LE GÈNE Cry1/2 du cryptochrome est un des quatre facteurs (avec Clock/NPAS2, BMAL1 et Per1/2) dont l’expression commande l’horloge circadienne au travers de la boucle de rétroaction de transcription/traduction. L’équipe de Aziz Sancar avait déjà montré que la régulation négative du cryptochrome chez des souris déficientes en p53 sensibilisait ces dernières à l’action génotoxique des rayons UV. Afin d’élucider le mécanisme sous-jacent de cet effet de la mutation de Cry, les chercheurs ont exploré la contribution d’une voie indépendante de p53, en s’intéressant à la protéine p73, un homologue de p53 qui assure la fonction de suppresseur de tumeurs pro-apoptotique en l’absence de ce dernier.

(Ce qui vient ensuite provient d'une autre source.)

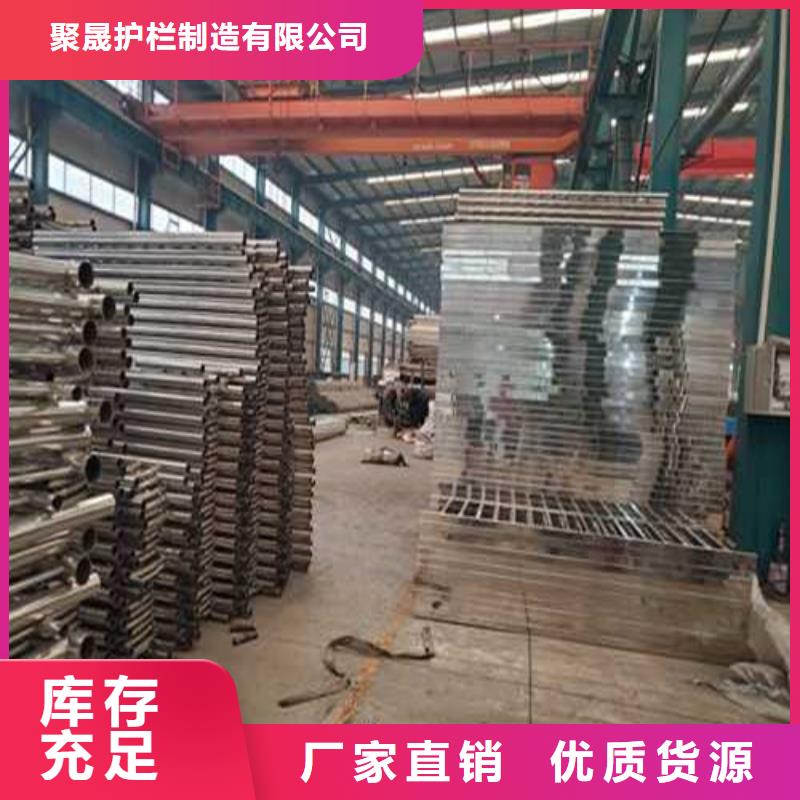 护栏实体厂家支持定制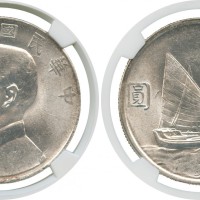 孙像船洋民国23年壹圆普通 NGC AU 58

Ils ont donc comparé l’expression de p73 et la sensibilité à l’apoptose après rayonnements UV ou traitement par l’oxaliplatine, sur des cellules p53KO (soit p53-/-) et des cellules p53KO CryDKO (avec une mutation associée Cry1-/-Cry2-/-). Ils notent que la présence de la mutation du cryptochrome augmente d’un facteur 10 l’ARNm de p73 et la synthèse de cette protéine, et que cet effet est indépendant du statut p53 des cellules car il s’observe aussi bien au niveau des cellules CryDKO que des cellules p53KO CryDKO. En outre, la sensibilité accrue à l’apoptose des cellules p53KO CryDKO est notablement amoindrie lors de la régulation négative du gène p73. Autre point intéressant : l’action apoptotique est inversée en cas de régulation négative du facteur BMAL1, qui a une action opposée à Cry1/2 sur l’horloge.
Comment la perturbation de l’horloge circadienne par la mutation Cry se traduit-elle par une augmentation de la production de protéine p73 ? Une autre expérience des Américains les conduit à penser que l’expression de p73 est régulée par un gène (Egr1) contrôlé par l’horloge, d’une part, et par le facteur transcriptionnel C-EBPα, impliqué dans la différenciation cellulaire, d’autre part. L’expression accrue d’Egr1, chez les souris déficientes en Cry, associée à la libération du facteur C-EBPα (normalement attaché au promoteur de p73) sous l’action des rayons UV, se traduit par une augmentation des taux de protéine p73 et, par suite, de l’apoptose.
Des xénogreffes tumorales chez des souris.
On se rapproche davantage d’applications cliniques potentielles avec l’étape suivante des travaux américains. Des xénogreffes tumorales ont été créées chez des souris immunodéficientes par l’injection de cellules modifiées p53KO et p53KO CryDKO, administrées, respectivement, dans chacun des flancs des animaux. De l’oxaliplatine a été donnée (10 mg/kg hebdomadaires pendant trois semaines) lorsque le volume tumoral a atteint 0,1 cm3. On observe que l’antimitotique stoppe la croissance tumorale chez les souris p53KO CryDKO, mais pas chez les souris p53KO. La mesure de l’activité capsase-3 (pro-apoptotique) révèle, de surcroît, une apoptose massive au niveau des tumeurs à génotype p53KO CryDKO.
L’étude américaine amène à tirer plusieurs conclusions. En l’absence de cryptochrome, la libération du facteur C-EBPα (délié du promoteur de p73) consécutive aux lésions de l’ADN induit une régulation positive du gène p73 activée par Egr1 et une apoptose indépendante du gène p53. Concrètement, ces résultats suggèrent que dans les tumeurs à mutation p53, soit environ 50 % des cancers de l’homme, l’inhibition du cryptochrome, un des facteurs clefs de contrôle de l’horloge circadienne, est capable d’améliorer l’efficacité des chimiothérapies anti-cancéreuses à base de cisplatine.
JH Lee et A Sancar. Circadian clock disruption improves the efficacy of chemotherapy through p73-mediated apoptosis. Proc Natl Acad Sci USA (2011) Publié en ligne.